** Passage to read follows **

13. Dividend Restrictions and Payments
 
            Under the provisions of the Delaware General Corporation Law, we may legally pay dividends only out of our surplus or out of our net profits for either the current or preceding fiscal year, or both. In addition, we are prohibited from paying dividends on Common Stock unless all current and full cumulative dividends on the Series A Preferred Stock and the current dividends on the Series C and Series D Preferred Stock have been paid. Also, we are prohibited from paying dividends on any other preferred stock that ranks, with respect to the payment of dividends, equal or junior to the Series A, Series C and Series D Preferred Stock, unless all current and full cumulative dividends on these preferred stocks have been paid.
 
            The following table summarizes the dividends declared and paid dividends on our shares of Preferred Stock during 2000 and 1999:
 
       As of
December 31,

       2000
     1999
       (in millions)

** End of Passage to read **
** Data listing follows **

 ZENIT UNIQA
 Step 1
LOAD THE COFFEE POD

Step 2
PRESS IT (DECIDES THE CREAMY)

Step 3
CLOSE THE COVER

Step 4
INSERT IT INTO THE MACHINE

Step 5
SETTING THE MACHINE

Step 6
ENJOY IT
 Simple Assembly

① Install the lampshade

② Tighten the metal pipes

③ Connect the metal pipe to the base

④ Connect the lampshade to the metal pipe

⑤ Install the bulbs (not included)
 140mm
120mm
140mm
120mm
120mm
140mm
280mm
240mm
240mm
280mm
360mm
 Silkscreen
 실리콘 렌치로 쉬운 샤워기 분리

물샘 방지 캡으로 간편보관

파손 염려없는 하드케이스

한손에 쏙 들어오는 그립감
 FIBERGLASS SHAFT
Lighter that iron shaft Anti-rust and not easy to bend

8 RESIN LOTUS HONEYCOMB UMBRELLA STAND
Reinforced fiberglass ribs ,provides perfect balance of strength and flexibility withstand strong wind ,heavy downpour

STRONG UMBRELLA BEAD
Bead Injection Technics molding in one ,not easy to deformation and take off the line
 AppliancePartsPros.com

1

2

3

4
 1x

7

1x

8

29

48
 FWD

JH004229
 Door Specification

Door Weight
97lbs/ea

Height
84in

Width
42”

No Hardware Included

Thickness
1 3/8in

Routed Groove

** End of Data listing **

→ **What is required**
Name every series of Preferred Stock that the dividend restrictions text mentions.

→ **Result**
Series A Preferred Stock, Series C Preferred Stock, and Series D Preferred Stock.